Fonte:

Carrinho na pedra e filosofia futebolístico-campesina*

Para além da Vacaria há uma certeza: quem é capaz de dar carrinho na pedra, é capaz de qualquer coisa.
E esta certeza vem coberta de razão.

- Olha lá, é o oitavo carrinho só no segundo tempo!
- Será que ele não percebeu que estamos jogando no paralelepípedo?
- Acho que ele não se machuca...
- A julgar pelas cicatrizes nas pernas, machuca...

Futebol-arte x Futebol-força
Drible x Marcação
Toque de bola x Chutão

Juramos a mesma bandeira, vivemos sob a mesma constituição.
Somos patrícios e jogamos, teoricamente, o mesmo jogo. Por que o futebol gaúcho é tão diferente do futebol no restante do Brasil?

Temos a vizinhança, que certamente ajuda. Quem já jogou uma pelada contra argentinos sabe que é matar ou morrer. (Já joguei e este texto não é psicografado).
Há a questão da temperatura – muito calor no verão, muito frio no inverno (mudanças assim gritantes obrigam os praticantes a valorizar a força e a condição física).
Há a cultura peleadora ocasionada – creio – pela variedade étnica no Rio Grande: a teimosia teutônica, a grosseria italiana, a força física africana, o sangre caliente espanhol e a raza rioplatense. Isso só pra citar os mais comuns.

Mas o principal, a meu ver, é que todo o gaúcho vê no futebol uma chance de representar o “continente”. O riograndense – cada um – sente-se o embaixador sulino quando fora do âmbito regional.
O brasileiro espera dele futebol-força e ele confirma as expectativas. Geralmente com certo exagero, é claro.

Esta necessidade de ser ultragrosso me fez lembrar de alguns dos antigos heróis do Rio Grande. Jogadores que levaram o pavilhão gaúcho para além-fronteiras. Atletas da mais alta estirpe, cujos grandiosos feitos nos deixam cheios de orgulho e admiração.

Recordo-me do grande Latorre, filho de pai uruguaio e mãe índia. Zagueiro central e cria de Santana do Livramento. Atuou por meia década num time local até ser descoberto por um olheiro – no tempo em que os clubes tinham olheiros – de tradicional time carioca.
Jogou lá por quase dois anos, contabilizando 3 pernas quebradas, 11 expulsões de campo, 1 agressão a gandula e 1 saída algemada do estádio
Acabou seus dias de jogador em famoso time bageense, intercalando expulsões por falta violenta, com expulsões por insulto à arbitragem.
Hoje atua como comentarista de futebol no bolicho do Guedes, em Livramento, mas no momento encontra-se suspenso pois ainda não pagou os 12 martelinhos que deve.

Detalhes da tarefa:
Responda às perguntas abaixo com base no texto sobre o futebol gaúcho.
1. Segundo o diálogo, quantos carrinhos o jogador já tinha dado só no segundo tempo?
2. Quais eram as origens do pai e da mãe de Latorre?
3. Por que Latorre está suspenso no bolicho do Guedes?

Registros de perguntas espaciais

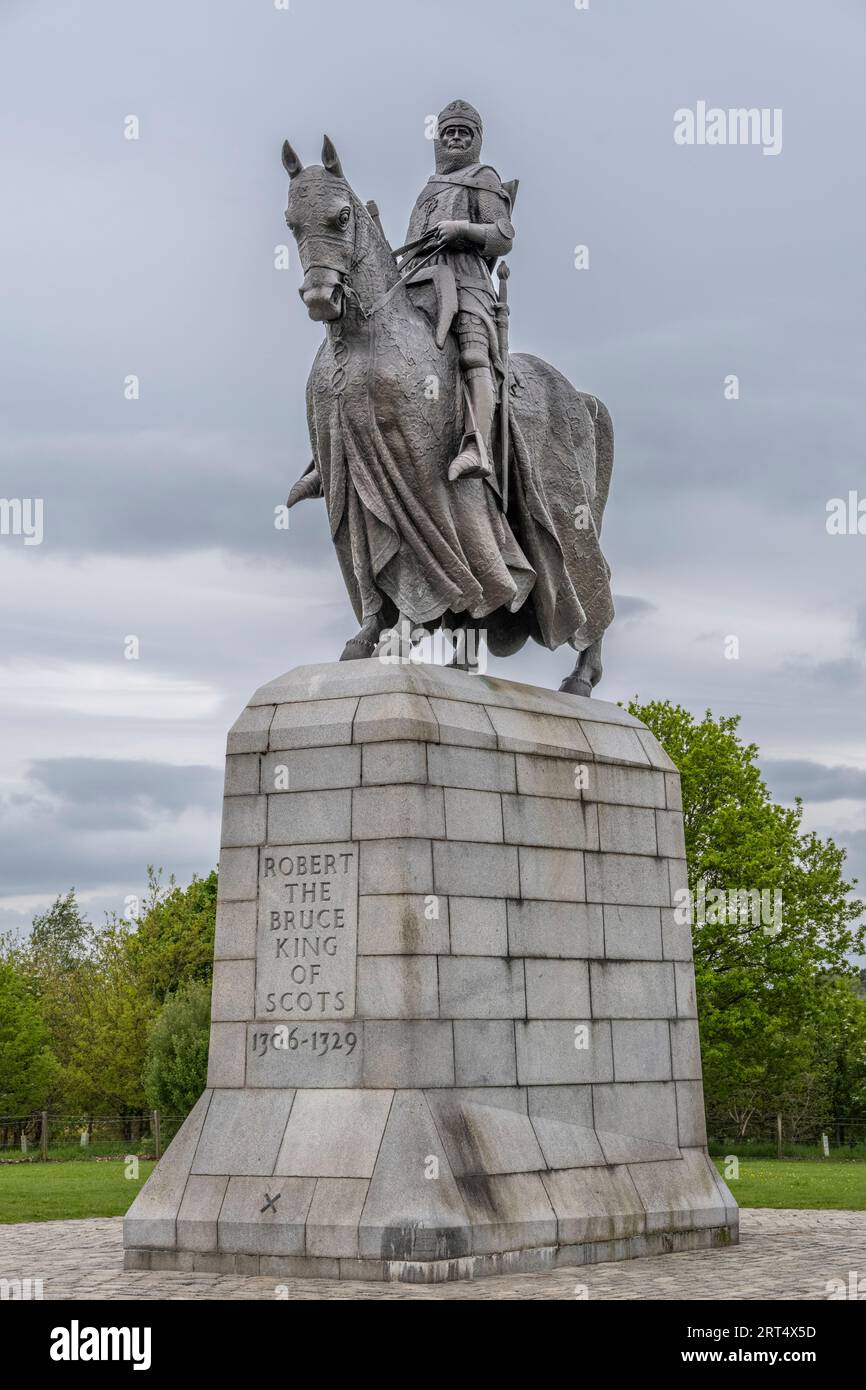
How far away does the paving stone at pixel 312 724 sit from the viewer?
→ 38.6 ft

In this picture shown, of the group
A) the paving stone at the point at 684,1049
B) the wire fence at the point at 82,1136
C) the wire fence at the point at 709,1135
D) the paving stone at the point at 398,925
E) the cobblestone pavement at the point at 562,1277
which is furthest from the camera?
the wire fence at the point at 709,1135

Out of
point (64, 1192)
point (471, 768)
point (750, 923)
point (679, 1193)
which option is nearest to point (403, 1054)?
point (471, 768)

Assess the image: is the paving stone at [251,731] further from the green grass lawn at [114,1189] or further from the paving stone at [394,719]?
the green grass lawn at [114,1189]

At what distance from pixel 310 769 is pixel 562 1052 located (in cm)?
285

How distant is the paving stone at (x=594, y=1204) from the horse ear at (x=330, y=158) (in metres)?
7.37

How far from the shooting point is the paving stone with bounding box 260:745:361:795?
1162cm

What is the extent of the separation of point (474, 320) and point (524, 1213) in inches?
269

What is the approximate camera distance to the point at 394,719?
11.5 meters

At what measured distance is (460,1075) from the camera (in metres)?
11.2

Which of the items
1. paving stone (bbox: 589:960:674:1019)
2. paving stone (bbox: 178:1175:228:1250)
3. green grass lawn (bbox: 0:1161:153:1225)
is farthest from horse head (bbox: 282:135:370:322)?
green grass lawn (bbox: 0:1161:153:1225)

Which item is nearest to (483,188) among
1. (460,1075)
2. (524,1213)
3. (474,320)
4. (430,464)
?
(474,320)

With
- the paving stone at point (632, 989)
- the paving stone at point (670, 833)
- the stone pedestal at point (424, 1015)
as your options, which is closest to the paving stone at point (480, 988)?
the stone pedestal at point (424, 1015)

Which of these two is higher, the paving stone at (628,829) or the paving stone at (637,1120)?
the paving stone at (628,829)
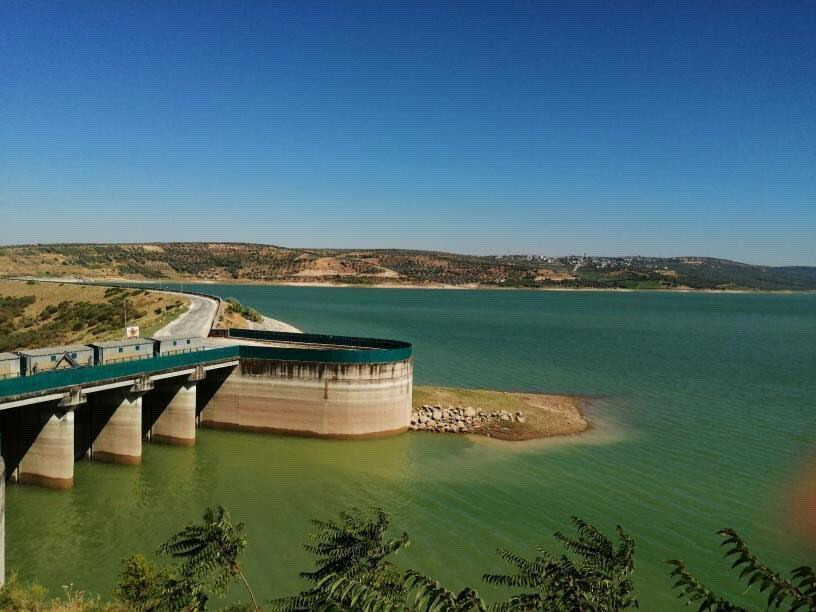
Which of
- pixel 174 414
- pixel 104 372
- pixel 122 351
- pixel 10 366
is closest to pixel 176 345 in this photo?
pixel 122 351

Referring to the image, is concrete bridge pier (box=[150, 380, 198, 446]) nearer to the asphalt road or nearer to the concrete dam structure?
the concrete dam structure

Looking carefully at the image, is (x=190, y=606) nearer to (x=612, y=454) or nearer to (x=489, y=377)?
(x=612, y=454)

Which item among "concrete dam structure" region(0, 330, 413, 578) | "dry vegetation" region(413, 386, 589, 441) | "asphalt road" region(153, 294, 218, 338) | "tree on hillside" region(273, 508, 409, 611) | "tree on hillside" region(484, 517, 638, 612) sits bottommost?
"dry vegetation" region(413, 386, 589, 441)

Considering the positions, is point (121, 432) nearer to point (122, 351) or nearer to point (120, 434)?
point (120, 434)

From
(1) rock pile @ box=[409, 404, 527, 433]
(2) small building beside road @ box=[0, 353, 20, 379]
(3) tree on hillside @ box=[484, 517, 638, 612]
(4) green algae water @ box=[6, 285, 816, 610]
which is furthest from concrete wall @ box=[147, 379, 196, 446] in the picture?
(3) tree on hillside @ box=[484, 517, 638, 612]

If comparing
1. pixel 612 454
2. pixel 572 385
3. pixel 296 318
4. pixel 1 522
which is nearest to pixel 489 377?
pixel 572 385

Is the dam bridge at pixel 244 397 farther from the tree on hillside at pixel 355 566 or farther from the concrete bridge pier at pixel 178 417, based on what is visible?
the tree on hillside at pixel 355 566

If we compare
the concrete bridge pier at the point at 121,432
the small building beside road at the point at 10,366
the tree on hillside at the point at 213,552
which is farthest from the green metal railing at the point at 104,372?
the tree on hillside at the point at 213,552

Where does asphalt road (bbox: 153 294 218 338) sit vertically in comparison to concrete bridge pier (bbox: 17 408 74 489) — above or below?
above
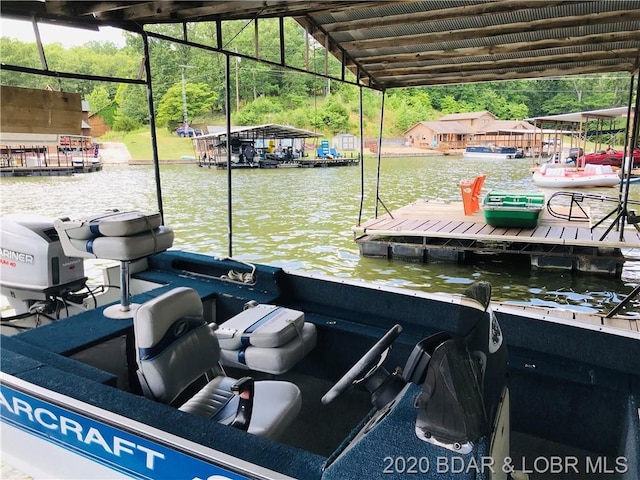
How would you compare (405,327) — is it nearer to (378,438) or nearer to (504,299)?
(378,438)

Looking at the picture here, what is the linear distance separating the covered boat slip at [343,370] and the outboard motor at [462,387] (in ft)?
0.18

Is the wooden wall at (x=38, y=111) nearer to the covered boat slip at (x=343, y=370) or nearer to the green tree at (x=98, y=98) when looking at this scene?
the covered boat slip at (x=343, y=370)

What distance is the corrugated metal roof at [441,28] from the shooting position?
2801 mm

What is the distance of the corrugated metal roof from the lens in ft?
9.19

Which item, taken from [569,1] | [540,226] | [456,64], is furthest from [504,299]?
[569,1]

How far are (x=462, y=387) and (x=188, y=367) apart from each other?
3.93ft

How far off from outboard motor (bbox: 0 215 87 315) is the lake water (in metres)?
4.76

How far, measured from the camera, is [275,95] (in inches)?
1770

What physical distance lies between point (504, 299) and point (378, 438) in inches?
211

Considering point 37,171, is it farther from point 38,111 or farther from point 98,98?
point 38,111

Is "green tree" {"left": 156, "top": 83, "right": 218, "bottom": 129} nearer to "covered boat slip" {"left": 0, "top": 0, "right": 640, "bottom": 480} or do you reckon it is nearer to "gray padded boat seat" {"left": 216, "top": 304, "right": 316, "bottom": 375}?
"covered boat slip" {"left": 0, "top": 0, "right": 640, "bottom": 480}

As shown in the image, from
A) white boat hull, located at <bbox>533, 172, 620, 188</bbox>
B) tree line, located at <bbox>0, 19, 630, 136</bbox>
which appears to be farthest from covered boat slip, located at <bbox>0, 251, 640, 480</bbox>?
tree line, located at <bbox>0, 19, 630, 136</bbox>

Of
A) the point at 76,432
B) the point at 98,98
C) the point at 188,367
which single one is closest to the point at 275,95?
the point at 98,98

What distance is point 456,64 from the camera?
5.08 meters
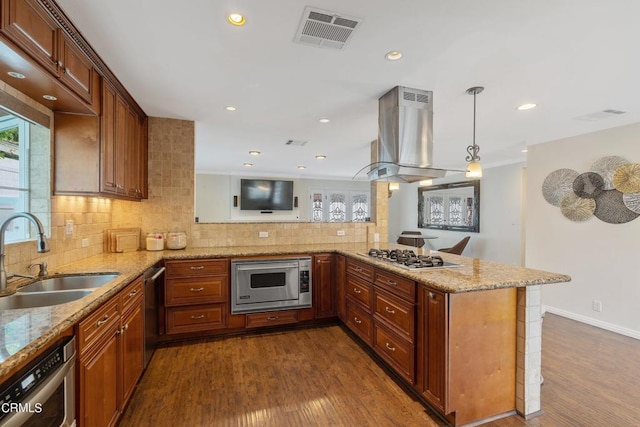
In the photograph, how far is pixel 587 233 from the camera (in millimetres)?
3773

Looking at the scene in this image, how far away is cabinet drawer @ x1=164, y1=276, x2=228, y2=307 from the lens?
9.73ft

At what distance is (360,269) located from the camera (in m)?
2.96

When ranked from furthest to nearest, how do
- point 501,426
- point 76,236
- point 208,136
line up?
point 208,136 < point 76,236 < point 501,426

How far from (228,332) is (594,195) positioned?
185 inches

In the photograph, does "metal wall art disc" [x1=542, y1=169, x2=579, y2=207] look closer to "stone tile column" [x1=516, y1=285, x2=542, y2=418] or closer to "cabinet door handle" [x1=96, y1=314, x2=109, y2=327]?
"stone tile column" [x1=516, y1=285, x2=542, y2=418]

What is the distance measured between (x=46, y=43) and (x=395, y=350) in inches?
114

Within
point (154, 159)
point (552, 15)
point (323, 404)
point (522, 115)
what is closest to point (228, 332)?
point (323, 404)

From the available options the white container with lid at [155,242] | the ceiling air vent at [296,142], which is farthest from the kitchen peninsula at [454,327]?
the ceiling air vent at [296,142]

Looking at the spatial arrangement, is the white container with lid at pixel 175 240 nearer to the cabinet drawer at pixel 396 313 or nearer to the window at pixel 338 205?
the cabinet drawer at pixel 396 313

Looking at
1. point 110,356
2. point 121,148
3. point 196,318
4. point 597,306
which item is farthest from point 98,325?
point 597,306

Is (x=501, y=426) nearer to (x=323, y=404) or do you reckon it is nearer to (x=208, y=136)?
(x=323, y=404)

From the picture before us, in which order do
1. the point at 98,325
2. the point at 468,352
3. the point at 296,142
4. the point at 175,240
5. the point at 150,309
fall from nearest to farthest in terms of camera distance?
the point at 98,325 < the point at 468,352 < the point at 150,309 < the point at 175,240 < the point at 296,142

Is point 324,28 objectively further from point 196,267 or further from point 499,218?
point 499,218

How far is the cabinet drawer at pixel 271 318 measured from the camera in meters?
3.26
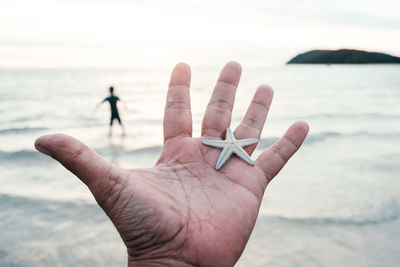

Resposta completa:
1. Oito; era o oitavo carrinho.
2. O pai era uruguaio e a mãe, índia.
3. Porque ainda não pagou os 12 martelinhos que deve.